▶ [Information given]:
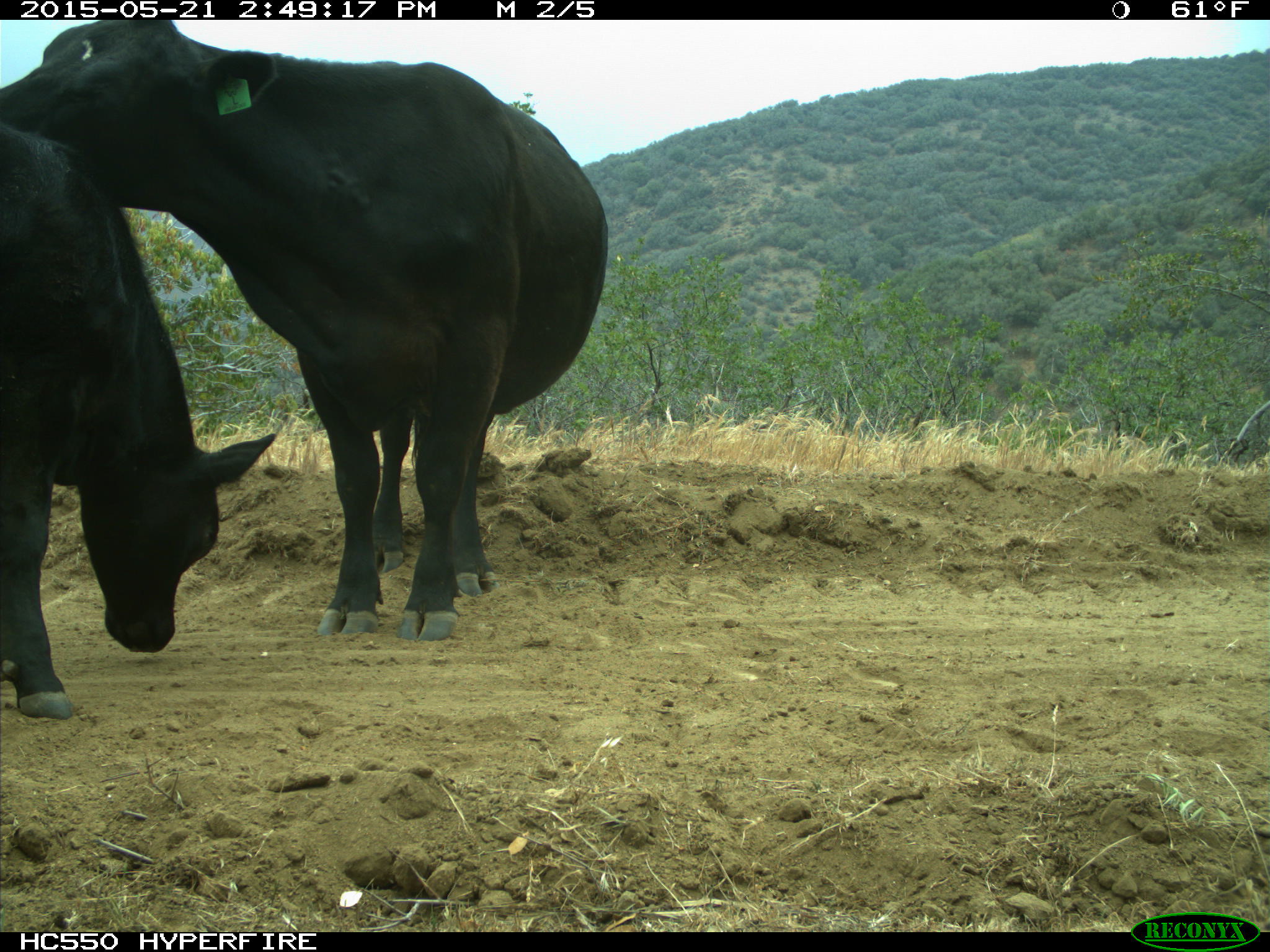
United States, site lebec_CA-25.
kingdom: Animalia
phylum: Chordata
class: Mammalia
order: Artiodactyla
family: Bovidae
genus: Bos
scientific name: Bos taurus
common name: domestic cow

▶ [Assignment]: Leaving the pictures out, reproduce the entries above exactly.

▶ [Solution]:
United States, site lebec_CA-25.
kingdom: Animalia
phylum: Chordata
class: Mammalia
order: Artiodactyla
family: Bovidae
genus: Bos
scientific name: Bos taurus
common name: domestic cow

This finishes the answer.